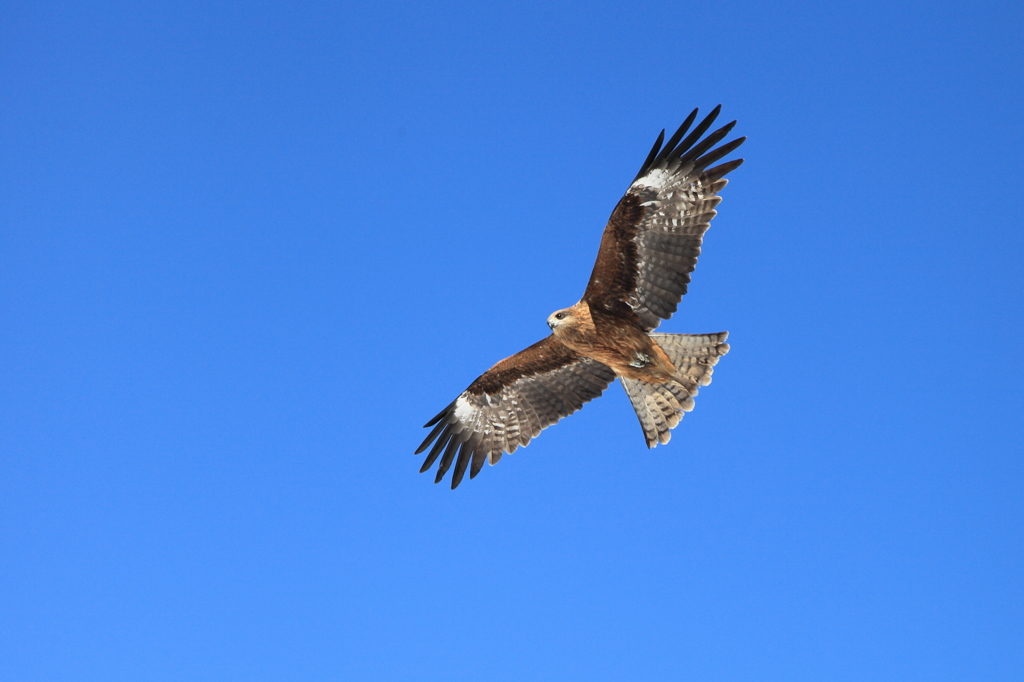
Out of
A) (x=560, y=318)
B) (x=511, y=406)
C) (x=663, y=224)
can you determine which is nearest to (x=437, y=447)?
(x=511, y=406)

__OBJECTIVE__: Rewrite the lines above as a numbered list, skipping blank lines and omitting the pictures.

__THE RESPONSE__:
1. Out of
2. A) (x=560, y=318)
3. B) (x=511, y=406)
4. C) (x=663, y=224)
5. can you determine which is nearest to (x=437, y=447)?
6. (x=511, y=406)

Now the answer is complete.